Second and Fourth Test Claims: Bill of Lading and Service Contract Between ONE and Shipper (Second Test Claim) / NVOCC (Fourth Test Claim)
The Court's discussion as to why the clause is unenforceable in the first test claim applies with equal force to the second and fourth test claims, but not for all the reasons that the claimants advance.
The claimants argue that for claims implicating ONE's service contract, the bill of lading's clause is not mandatory, and therefore does not qualify for even the presumption of enforceability. More specifically, where both a ONE bill of lading and service contract are involved, the clause is not mandatory because it 'specifically allows possible alternative fora', and 'ONE in fact did agree to suit in this Court' pursuant to the terms of the service contract. The Court does not agree. The claimants seize upon a clause that specifically and only applies in the context of arbitration. That provision is not a general forum selection clause, and no party has invoked arbitration. The service contract's consent to jurisdiction provision is thus inapplicable, and, as set forth in ONE's bill of lading, Singapore remains the operative, mandatory forum.
Neither party satisfactorily addresses what appears to be a direct conflict between the forum selection clause in ONE's bill of lading terms and the arbitration provision in ONE's service contract. The former calls for litigation of any claims in Singapore, while the latter requires arbitration of any disputes in New York. Where there is such a conflict, ONE's service contract terms make clear that the service contract and its arbitration provision should prevail. In any event, the Court need not resolve the conflict between dispute resolution provisions for purposes of this motion. No party has moved to compel arbitration. To the extent that ONE's bill of lading controls, it is unenforceable under the second and fourth test claims for the same reasons as the first test claim. Accordingly, the second and fourth test claims compel the same outcome as the first test claim. ONE's motion to dismiss based on the clause should be denied.

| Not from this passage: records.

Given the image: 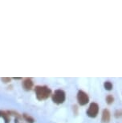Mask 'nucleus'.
I'll return each mask as SVG.
<instances>
[{"label": "nucleus", "instance_id": "nucleus-1", "mask_svg": "<svg viewBox=\"0 0 122 123\" xmlns=\"http://www.w3.org/2000/svg\"><path fill=\"white\" fill-rule=\"evenodd\" d=\"M35 91L36 97L37 99L40 101H43V100L47 99L51 95V89L47 86H37L35 89Z\"/></svg>", "mask_w": 122, "mask_h": 123}, {"label": "nucleus", "instance_id": "nucleus-5", "mask_svg": "<svg viewBox=\"0 0 122 123\" xmlns=\"http://www.w3.org/2000/svg\"><path fill=\"white\" fill-rule=\"evenodd\" d=\"M101 121H102V123H109V121H110V113H109V110L105 109V110H103Z\"/></svg>", "mask_w": 122, "mask_h": 123}, {"label": "nucleus", "instance_id": "nucleus-11", "mask_svg": "<svg viewBox=\"0 0 122 123\" xmlns=\"http://www.w3.org/2000/svg\"><path fill=\"white\" fill-rule=\"evenodd\" d=\"M3 81H6V82H7V81H10L11 80V79H9V78H4V79H3Z\"/></svg>", "mask_w": 122, "mask_h": 123}, {"label": "nucleus", "instance_id": "nucleus-4", "mask_svg": "<svg viewBox=\"0 0 122 123\" xmlns=\"http://www.w3.org/2000/svg\"><path fill=\"white\" fill-rule=\"evenodd\" d=\"M98 112H99V105L96 103H95V102H93L89 105L88 110L87 111V114L90 117H96L98 114Z\"/></svg>", "mask_w": 122, "mask_h": 123}, {"label": "nucleus", "instance_id": "nucleus-10", "mask_svg": "<svg viewBox=\"0 0 122 123\" xmlns=\"http://www.w3.org/2000/svg\"><path fill=\"white\" fill-rule=\"evenodd\" d=\"M24 117L26 118V119H27V121H28V122H31V123H33V122H34V119H33V118H31V117H28L27 115L25 114V115H24Z\"/></svg>", "mask_w": 122, "mask_h": 123}, {"label": "nucleus", "instance_id": "nucleus-3", "mask_svg": "<svg viewBox=\"0 0 122 123\" xmlns=\"http://www.w3.org/2000/svg\"><path fill=\"white\" fill-rule=\"evenodd\" d=\"M77 101L80 105H85L88 103L89 97L88 95L84 91H79L77 93Z\"/></svg>", "mask_w": 122, "mask_h": 123}, {"label": "nucleus", "instance_id": "nucleus-7", "mask_svg": "<svg viewBox=\"0 0 122 123\" xmlns=\"http://www.w3.org/2000/svg\"><path fill=\"white\" fill-rule=\"evenodd\" d=\"M104 87L105 89L107 90V91H110L112 89V84L110 81H105V84H104Z\"/></svg>", "mask_w": 122, "mask_h": 123}, {"label": "nucleus", "instance_id": "nucleus-8", "mask_svg": "<svg viewBox=\"0 0 122 123\" xmlns=\"http://www.w3.org/2000/svg\"><path fill=\"white\" fill-rule=\"evenodd\" d=\"M113 101H114V97H112V95H111V94L108 95V96L106 97V102H107V104H109V105H111V104L113 103Z\"/></svg>", "mask_w": 122, "mask_h": 123}, {"label": "nucleus", "instance_id": "nucleus-6", "mask_svg": "<svg viewBox=\"0 0 122 123\" xmlns=\"http://www.w3.org/2000/svg\"><path fill=\"white\" fill-rule=\"evenodd\" d=\"M23 88L26 90H30L32 87H33V82H32V80H31V79L27 78L23 81Z\"/></svg>", "mask_w": 122, "mask_h": 123}, {"label": "nucleus", "instance_id": "nucleus-2", "mask_svg": "<svg viewBox=\"0 0 122 123\" xmlns=\"http://www.w3.org/2000/svg\"><path fill=\"white\" fill-rule=\"evenodd\" d=\"M66 96H65V92L63 90L58 89L54 92V94L52 95V101L57 105L64 103V101H65Z\"/></svg>", "mask_w": 122, "mask_h": 123}, {"label": "nucleus", "instance_id": "nucleus-9", "mask_svg": "<svg viewBox=\"0 0 122 123\" xmlns=\"http://www.w3.org/2000/svg\"><path fill=\"white\" fill-rule=\"evenodd\" d=\"M0 117H3L4 119H5L6 123H9V118H8V114H6L5 112H3V111H0Z\"/></svg>", "mask_w": 122, "mask_h": 123}]
</instances>
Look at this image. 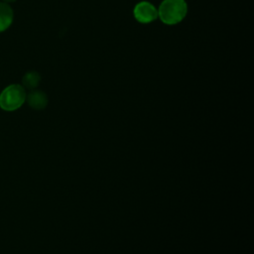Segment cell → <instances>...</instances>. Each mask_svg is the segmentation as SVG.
Returning a JSON list of instances; mask_svg holds the SVG:
<instances>
[{
  "instance_id": "52a82bcc",
  "label": "cell",
  "mask_w": 254,
  "mask_h": 254,
  "mask_svg": "<svg viewBox=\"0 0 254 254\" xmlns=\"http://www.w3.org/2000/svg\"><path fill=\"white\" fill-rule=\"evenodd\" d=\"M5 3H10V2H15L16 0H3Z\"/></svg>"
},
{
  "instance_id": "8992f818",
  "label": "cell",
  "mask_w": 254,
  "mask_h": 254,
  "mask_svg": "<svg viewBox=\"0 0 254 254\" xmlns=\"http://www.w3.org/2000/svg\"><path fill=\"white\" fill-rule=\"evenodd\" d=\"M40 81H41V75L37 71H34V70L26 72L22 79L24 87H26L28 89L36 88L39 85Z\"/></svg>"
},
{
  "instance_id": "6da1fadb",
  "label": "cell",
  "mask_w": 254,
  "mask_h": 254,
  "mask_svg": "<svg viewBox=\"0 0 254 254\" xmlns=\"http://www.w3.org/2000/svg\"><path fill=\"white\" fill-rule=\"evenodd\" d=\"M188 6L185 0H164L159 8L158 16L167 25L181 22L187 15Z\"/></svg>"
},
{
  "instance_id": "277c9868",
  "label": "cell",
  "mask_w": 254,
  "mask_h": 254,
  "mask_svg": "<svg viewBox=\"0 0 254 254\" xmlns=\"http://www.w3.org/2000/svg\"><path fill=\"white\" fill-rule=\"evenodd\" d=\"M30 107L36 110H42L46 108L48 104V96L42 90H33L26 97Z\"/></svg>"
},
{
  "instance_id": "3957f363",
  "label": "cell",
  "mask_w": 254,
  "mask_h": 254,
  "mask_svg": "<svg viewBox=\"0 0 254 254\" xmlns=\"http://www.w3.org/2000/svg\"><path fill=\"white\" fill-rule=\"evenodd\" d=\"M133 13L135 19L143 24L150 23L158 18V10L154 5L147 1L138 3L134 8Z\"/></svg>"
},
{
  "instance_id": "7a4b0ae2",
  "label": "cell",
  "mask_w": 254,
  "mask_h": 254,
  "mask_svg": "<svg viewBox=\"0 0 254 254\" xmlns=\"http://www.w3.org/2000/svg\"><path fill=\"white\" fill-rule=\"evenodd\" d=\"M27 97L25 87L20 84L8 85L0 94V107L6 111H13L23 105Z\"/></svg>"
},
{
  "instance_id": "5b68a950",
  "label": "cell",
  "mask_w": 254,
  "mask_h": 254,
  "mask_svg": "<svg viewBox=\"0 0 254 254\" xmlns=\"http://www.w3.org/2000/svg\"><path fill=\"white\" fill-rule=\"evenodd\" d=\"M14 19L12 8L5 2H0V33L7 30Z\"/></svg>"
}]
</instances>
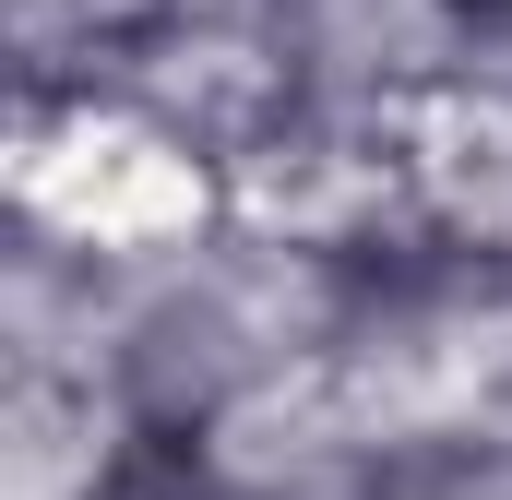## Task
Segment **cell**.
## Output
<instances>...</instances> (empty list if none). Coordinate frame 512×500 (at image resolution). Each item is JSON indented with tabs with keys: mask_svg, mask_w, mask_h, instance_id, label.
I'll return each mask as SVG.
<instances>
[{
	"mask_svg": "<svg viewBox=\"0 0 512 500\" xmlns=\"http://www.w3.org/2000/svg\"><path fill=\"white\" fill-rule=\"evenodd\" d=\"M84 500H215V477H203V429H155V417H131L120 453L96 465Z\"/></svg>",
	"mask_w": 512,
	"mask_h": 500,
	"instance_id": "2",
	"label": "cell"
},
{
	"mask_svg": "<svg viewBox=\"0 0 512 500\" xmlns=\"http://www.w3.org/2000/svg\"><path fill=\"white\" fill-rule=\"evenodd\" d=\"M227 381H239V346H227V322H215V310L167 298V310H143V322H131V346H120L131 417H155V429H215Z\"/></svg>",
	"mask_w": 512,
	"mask_h": 500,
	"instance_id": "1",
	"label": "cell"
},
{
	"mask_svg": "<svg viewBox=\"0 0 512 500\" xmlns=\"http://www.w3.org/2000/svg\"><path fill=\"white\" fill-rule=\"evenodd\" d=\"M453 12H512V0H453Z\"/></svg>",
	"mask_w": 512,
	"mask_h": 500,
	"instance_id": "3",
	"label": "cell"
}]
</instances>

Third Test Claim: Bill Of Lading and Service Contract Between ONE and NVOCC, but Shipper's Insurer is Claimant
The third test claim differs from the other test claims in significant respects. The shipper first arranged for carriage through Expeditors, a NVOCC. Expeditors then arranged for carriage through ONE, a slot charterer and VOCC. As part of those transactions, ONE issued its bill of lading (and service contract) to Expeditors, and Expeditors issued its house bill of lading to the shipper. The shipper's insurer is now suing ONE. In response, ONE seeks to enforce its bill of lading clause against the shipper, even though the shipper was not a party to the bill of lading that ONE issued to Expeditors. That fact pattern raises the question of whether the shipper (and its insurer) is bound by the clause. If not, the clause would not meet the third required element for there to be a presumption of enforceability. However, the shipper is so bound.

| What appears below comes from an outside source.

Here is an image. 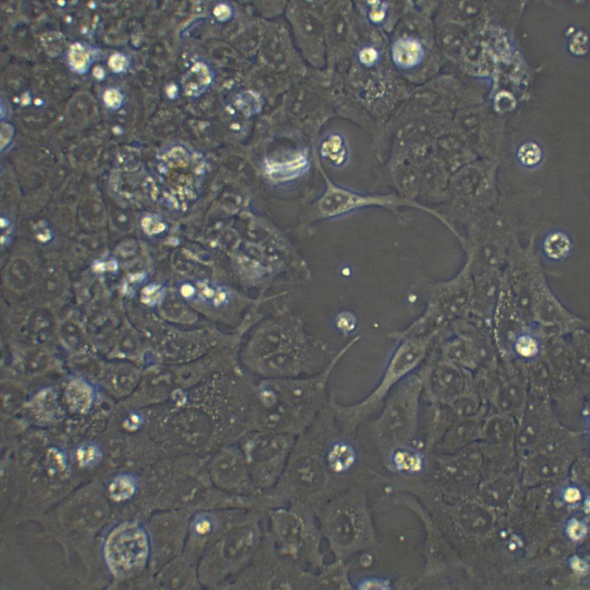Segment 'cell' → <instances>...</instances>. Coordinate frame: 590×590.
Returning a JSON list of instances; mask_svg holds the SVG:
<instances>
[{"mask_svg":"<svg viewBox=\"0 0 590 590\" xmlns=\"http://www.w3.org/2000/svg\"><path fill=\"white\" fill-rule=\"evenodd\" d=\"M353 339L320 372L309 376L265 378L252 392L251 425L258 430L298 436L326 408V386Z\"/></svg>","mask_w":590,"mask_h":590,"instance_id":"obj_1","label":"cell"},{"mask_svg":"<svg viewBox=\"0 0 590 590\" xmlns=\"http://www.w3.org/2000/svg\"><path fill=\"white\" fill-rule=\"evenodd\" d=\"M338 486L325 464L315 425L296 436L284 471L276 485L263 492L270 509L289 503L317 513L338 494Z\"/></svg>","mask_w":590,"mask_h":590,"instance_id":"obj_2","label":"cell"},{"mask_svg":"<svg viewBox=\"0 0 590 590\" xmlns=\"http://www.w3.org/2000/svg\"><path fill=\"white\" fill-rule=\"evenodd\" d=\"M253 352V367L265 378L305 377L324 368L319 345L298 323L278 322L267 329Z\"/></svg>","mask_w":590,"mask_h":590,"instance_id":"obj_3","label":"cell"},{"mask_svg":"<svg viewBox=\"0 0 590 590\" xmlns=\"http://www.w3.org/2000/svg\"><path fill=\"white\" fill-rule=\"evenodd\" d=\"M266 518L267 534L280 552L314 573L323 567V538L314 511L289 503L269 510Z\"/></svg>","mask_w":590,"mask_h":590,"instance_id":"obj_4","label":"cell"},{"mask_svg":"<svg viewBox=\"0 0 590 590\" xmlns=\"http://www.w3.org/2000/svg\"><path fill=\"white\" fill-rule=\"evenodd\" d=\"M323 540L339 560L363 548L370 530L362 495L357 491L340 494L328 500L317 513Z\"/></svg>","mask_w":590,"mask_h":590,"instance_id":"obj_5","label":"cell"},{"mask_svg":"<svg viewBox=\"0 0 590 590\" xmlns=\"http://www.w3.org/2000/svg\"><path fill=\"white\" fill-rule=\"evenodd\" d=\"M158 181L162 200L175 211L187 210L198 199L206 174V161L197 150L181 144L159 155Z\"/></svg>","mask_w":590,"mask_h":590,"instance_id":"obj_6","label":"cell"},{"mask_svg":"<svg viewBox=\"0 0 590 590\" xmlns=\"http://www.w3.org/2000/svg\"><path fill=\"white\" fill-rule=\"evenodd\" d=\"M296 436L258 430L242 452L255 487L263 492L272 489L287 465Z\"/></svg>","mask_w":590,"mask_h":590,"instance_id":"obj_7","label":"cell"},{"mask_svg":"<svg viewBox=\"0 0 590 590\" xmlns=\"http://www.w3.org/2000/svg\"><path fill=\"white\" fill-rule=\"evenodd\" d=\"M428 342V338L423 336H411L403 341L392 355L377 388L355 404L338 405L337 413L342 422L351 428L360 423L391 385L419 364L425 353Z\"/></svg>","mask_w":590,"mask_h":590,"instance_id":"obj_8","label":"cell"},{"mask_svg":"<svg viewBox=\"0 0 590 590\" xmlns=\"http://www.w3.org/2000/svg\"><path fill=\"white\" fill-rule=\"evenodd\" d=\"M253 585L264 589L316 590V573L280 552L266 534L259 544Z\"/></svg>","mask_w":590,"mask_h":590,"instance_id":"obj_9","label":"cell"},{"mask_svg":"<svg viewBox=\"0 0 590 590\" xmlns=\"http://www.w3.org/2000/svg\"><path fill=\"white\" fill-rule=\"evenodd\" d=\"M150 542L139 523L127 522L113 528L106 538L103 554L110 572L116 577H126L138 572L147 562Z\"/></svg>","mask_w":590,"mask_h":590,"instance_id":"obj_10","label":"cell"},{"mask_svg":"<svg viewBox=\"0 0 590 590\" xmlns=\"http://www.w3.org/2000/svg\"><path fill=\"white\" fill-rule=\"evenodd\" d=\"M382 207L398 214L403 207L416 208L431 214L444 222L437 212L418 202L395 194L363 195L339 186L327 180V187L318 201V209L324 218H335L355 210L369 207Z\"/></svg>","mask_w":590,"mask_h":590,"instance_id":"obj_11","label":"cell"},{"mask_svg":"<svg viewBox=\"0 0 590 590\" xmlns=\"http://www.w3.org/2000/svg\"><path fill=\"white\" fill-rule=\"evenodd\" d=\"M559 424L549 395L528 391L525 406L517 420L514 441L521 459H528Z\"/></svg>","mask_w":590,"mask_h":590,"instance_id":"obj_12","label":"cell"},{"mask_svg":"<svg viewBox=\"0 0 590 590\" xmlns=\"http://www.w3.org/2000/svg\"><path fill=\"white\" fill-rule=\"evenodd\" d=\"M528 391L523 373H507L492 379L489 393L492 410L518 420L525 406Z\"/></svg>","mask_w":590,"mask_h":590,"instance_id":"obj_13","label":"cell"},{"mask_svg":"<svg viewBox=\"0 0 590 590\" xmlns=\"http://www.w3.org/2000/svg\"><path fill=\"white\" fill-rule=\"evenodd\" d=\"M469 284L464 276L435 287L431 293L425 311L416 321L422 325L442 316L456 313L466 303Z\"/></svg>","mask_w":590,"mask_h":590,"instance_id":"obj_14","label":"cell"},{"mask_svg":"<svg viewBox=\"0 0 590 590\" xmlns=\"http://www.w3.org/2000/svg\"><path fill=\"white\" fill-rule=\"evenodd\" d=\"M217 475L225 488L239 491L253 492L255 486L242 451L233 447L224 449L217 463Z\"/></svg>","mask_w":590,"mask_h":590,"instance_id":"obj_15","label":"cell"},{"mask_svg":"<svg viewBox=\"0 0 590 590\" xmlns=\"http://www.w3.org/2000/svg\"><path fill=\"white\" fill-rule=\"evenodd\" d=\"M433 382L437 395L446 401L458 398L464 386L462 373L450 363H443L435 368Z\"/></svg>","mask_w":590,"mask_h":590,"instance_id":"obj_16","label":"cell"},{"mask_svg":"<svg viewBox=\"0 0 590 590\" xmlns=\"http://www.w3.org/2000/svg\"><path fill=\"white\" fill-rule=\"evenodd\" d=\"M516 427L514 418L492 410L482 423V432L493 444H504L515 441Z\"/></svg>","mask_w":590,"mask_h":590,"instance_id":"obj_17","label":"cell"},{"mask_svg":"<svg viewBox=\"0 0 590 590\" xmlns=\"http://www.w3.org/2000/svg\"><path fill=\"white\" fill-rule=\"evenodd\" d=\"M213 79L214 73L208 64L196 61L187 69L181 82L185 95L196 97L210 88Z\"/></svg>","mask_w":590,"mask_h":590,"instance_id":"obj_18","label":"cell"},{"mask_svg":"<svg viewBox=\"0 0 590 590\" xmlns=\"http://www.w3.org/2000/svg\"><path fill=\"white\" fill-rule=\"evenodd\" d=\"M392 60L402 69H411L423 60V49L419 40L414 38H403L396 40L391 47Z\"/></svg>","mask_w":590,"mask_h":590,"instance_id":"obj_19","label":"cell"},{"mask_svg":"<svg viewBox=\"0 0 590 590\" xmlns=\"http://www.w3.org/2000/svg\"><path fill=\"white\" fill-rule=\"evenodd\" d=\"M319 152L321 157L336 167L344 165L348 159L349 149L345 138L339 133L328 134L321 142Z\"/></svg>","mask_w":590,"mask_h":590,"instance_id":"obj_20","label":"cell"},{"mask_svg":"<svg viewBox=\"0 0 590 590\" xmlns=\"http://www.w3.org/2000/svg\"><path fill=\"white\" fill-rule=\"evenodd\" d=\"M307 167L306 157L300 154L282 161H269L266 165V171L272 179L283 181L302 175Z\"/></svg>","mask_w":590,"mask_h":590,"instance_id":"obj_21","label":"cell"},{"mask_svg":"<svg viewBox=\"0 0 590 590\" xmlns=\"http://www.w3.org/2000/svg\"><path fill=\"white\" fill-rule=\"evenodd\" d=\"M390 461L398 472L405 475L418 474L423 470L425 465L423 454L409 447L395 449L391 454Z\"/></svg>","mask_w":590,"mask_h":590,"instance_id":"obj_22","label":"cell"},{"mask_svg":"<svg viewBox=\"0 0 590 590\" xmlns=\"http://www.w3.org/2000/svg\"><path fill=\"white\" fill-rule=\"evenodd\" d=\"M573 242L567 233L555 230L546 235L542 243L545 256L553 261H560L571 253Z\"/></svg>","mask_w":590,"mask_h":590,"instance_id":"obj_23","label":"cell"},{"mask_svg":"<svg viewBox=\"0 0 590 590\" xmlns=\"http://www.w3.org/2000/svg\"><path fill=\"white\" fill-rule=\"evenodd\" d=\"M67 401L71 409L79 413L89 410L93 400V390L86 382L76 379L67 388Z\"/></svg>","mask_w":590,"mask_h":590,"instance_id":"obj_24","label":"cell"},{"mask_svg":"<svg viewBox=\"0 0 590 590\" xmlns=\"http://www.w3.org/2000/svg\"><path fill=\"white\" fill-rule=\"evenodd\" d=\"M541 342L534 334L523 331L512 340V349L519 359L526 362L535 361L541 352Z\"/></svg>","mask_w":590,"mask_h":590,"instance_id":"obj_25","label":"cell"},{"mask_svg":"<svg viewBox=\"0 0 590 590\" xmlns=\"http://www.w3.org/2000/svg\"><path fill=\"white\" fill-rule=\"evenodd\" d=\"M348 582L346 568L339 563L328 566L324 564L316 573V589H339L351 587Z\"/></svg>","mask_w":590,"mask_h":590,"instance_id":"obj_26","label":"cell"},{"mask_svg":"<svg viewBox=\"0 0 590 590\" xmlns=\"http://www.w3.org/2000/svg\"><path fill=\"white\" fill-rule=\"evenodd\" d=\"M182 293L187 297L194 298L200 301L219 305L227 301L228 294L225 289L208 283H199L196 286L189 284L182 288Z\"/></svg>","mask_w":590,"mask_h":590,"instance_id":"obj_27","label":"cell"},{"mask_svg":"<svg viewBox=\"0 0 590 590\" xmlns=\"http://www.w3.org/2000/svg\"><path fill=\"white\" fill-rule=\"evenodd\" d=\"M137 490L135 478L130 474H121L115 477L108 486L110 498L115 502H122L130 498Z\"/></svg>","mask_w":590,"mask_h":590,"instance_id":"obj_28","label":"cell"},{"mask_svg":"<svg viewBox=\"0 0 590 590\" xmlns=\"http://www.w3.org/2000/svg\"><path fill=\"white\" fill-rule=\"evenodd\" d=\"M541 147L534 142H526L520 145L516 151L518 163L525 168L532 169L539 166L543 161Z\"/></svg>","mask_w":590,"mask_h":590,"instance_id":"obj_29","label":"cell"},{"mask_svg":"<svg viewBox=\"0 0 590 590\" xmlns=\"http://www.w3.org/2000/svg\"><path fill=\"white\" fill-rule=\"evenodd\" d=\"M75 455L80 467L90 468L96 466L101 461L102 451L96 443H84L77 448Z\"/></svg>","mask_w":590,"mask_h":590,"instance_id":"obj_30","label":"cell"},{"mask_svg":"<svg viewBox=\"0 0 590 590\" xmlns=\"http://www.w3.org/2000/svg\"><path fill=\"white\" fill-rule=\"evenodd\" d=\"M513 479L508 475H500L492 480L487 491L493 504L503 503L512 492Z\"/></svg>","mask_w":590,"mask_h":590,"instance_id":"obj_31","label":"cell"},{"mask_svg":"<svg viewBox=\"0 0 590 590\" xmlns=\"http://www.w3.org/2000/svg\"><path fill=\"white\" fill-rule=\"evenodd\" d=\"M235 104L238 110L249 116L261 110L262 99L257 92L253 90H245L237 95Z\"/></svg>","mask_w":590,"mask_h":590,"instance_id":"obj_32","label":"cell"},{"mask_svg":"<svg viewBox=\"0 0 590 590\" xmlns=\"http://www.w3.org/2000/svg\"><path fill=\"white\" fill-rule=\"evenodd\" d=\"M69 61L75 70L85 72L89 64V56L82 45L74 44L69 51Z\"/></svg>","mask_w":590,"mask_h":590,"instance_id":"obj_33","label":"cell"},{"mask_svg":"<svg viewBox=\"0 0 590 590\" xmlns=\"http://www.w3.org/2000/svg\"><path fill=\"white\" fill-rule=\"evenodd\" d=\"M353 587L357 589H389L390 583L388 580L376 576H362L351 582Z\"/></svg>","mask_w":590,"mask_h":590,"instance_id":"obj_34","label":"cell"},{"mask_svg":"<svg viewBox=\"0 0 590 590\" xmlns=\"http://www.w3.org/2000/svg\"><path fill=\"white\" fill-rule=\"evenodd\" d=\"M366 4V17L369 22L373 24L383 22L387 15L386 5L380 1H369Z\"/></svg>","mask_w":590,"mask_h":590,"instance_id":"obj_35","label":"cell"},{"mask_svg":"<svg viewBox=\"0 0 590 590\" xmlns=\"http://www.w3.org/2000/svg\"><path fill=\"white\" fill-rule=\"evenodd\" d=\"M357 60L367 67L376 65L380 60L379 51L373 46L365 45L357 52Z\"/></svg>","mask_w":590,"mask_h":590,"instance_id":"obj_36","label":"cell"},{"mask_svg":"<svg viewBox=\"0 0 590 590\" xmlns=\"http://www.w3.org/2000/svg\"><path fill=\"white\" fill-rule=\"evenodd\" d=\"M233 7L228 2H220L213 9V15L215 19L221 23L229 22L233 18Z\"/></svg>","mask_w":590,"mask_h":590,"instance_id":"obj_37","label":"cell"},{"mask_svg":"<svg viewBox=\"0 0 590 590\" xmlns=\"http://www.w3.org/2000/svg\"><path fill=\"white\" fill-rule=\"evenodd\" d=\"M588 38L583 32L576 33L570 44V50L575 55H583L587 52Z\"/></svg>","mask_w":590,"mask_h":590,"instance_id":"obj_38","label":"cell"},{"mask_svg":"<svg viewBox=\"0 0 590 590\" xmlns=\"http://www.w3.org/2000/svg\"><path fill=\"white\" fill-rule=\"evenodd\" d=\"M104 101L106 104L113 108H118L122 102V96L116 89H109L105 92Z\"/></svg>","mask_w":590,"mask_h":590,"instance_id":"obj_39","label":"cell"},{"mask_svg":"<svg viewBox=\"0 0 590 590\" xmlns=\"http://www.w3.org/2000/svg\"><path fill=\"white\" fill-rule=\"evenodd\" d=\"M128 64L126 58L120 54H115L110 56L109 59V65L110 68L117 72H119L125 69Z\"/></svg>","mask_w":590,"mask_h":590,"instance_id":"obj_40","label":"cell"},{"mask_svg":"<svg viewBox=\"0 0 590 590\" xmlns=\"http://www.w3.org/2000/svg\"><path fill=\"white\" fill-rule=\"evenodd\" d=\"M143 226L144 230L149 233H156L165 229L164 224L153 217L145 218Z\"/></svg>","mask_w":590,"mask_h":590,"instance_id":"obj_41","label":"cell"},{"mask_svg":"<svg viewBox=\"0 0 590 590\" xmlns=\"http://www.w3.org/2000/svg\"><path fill=\"white\" fill-rule=\"evenodd\" d=\"M213 527V523L210 518L201 519L196 525V529L200 533L209 532Z\"/></svg>","mask_w":590,"mask_h":590,"instance_id":"obj_42","label":"cell"},{"mask_svg":"<svg viewBox=\"0 0 590 590\" xmlns=\"http://www.w3.org/2000/svg\"><path fill=\"white\" fill-rule=\"evenodd\" d=\"M94 76H95L96 77H97V78H101V77L103 76V70H102L101 68H99V67H96V69H94Z\"/></svg>","mask_w":590,"mask_h":590,"instance_id":"obj_43","label":"cell"}]
</instances>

It is settled law in this District that a cargo owner can be bound by a forum selection clause in a bill of lading accepted by an NVOCC or other intermediary if that party was acting on behalf of the owner or as the owner's agent, even if the owner was not a party to the bill of lading. The cargo claimants do not dispute that Expeditors was acting on behalf of the shipper or as the shipper's agent in accepting ONE's bill of lading. The shipper (and by extension its insurer) is therefore subject to the clause, and the clause receives the presumption of enforceability. Nonetheless, the clause is unenforceable for the reasons discussed above. ONE's motion to dismiss under the third test claim should also be denied.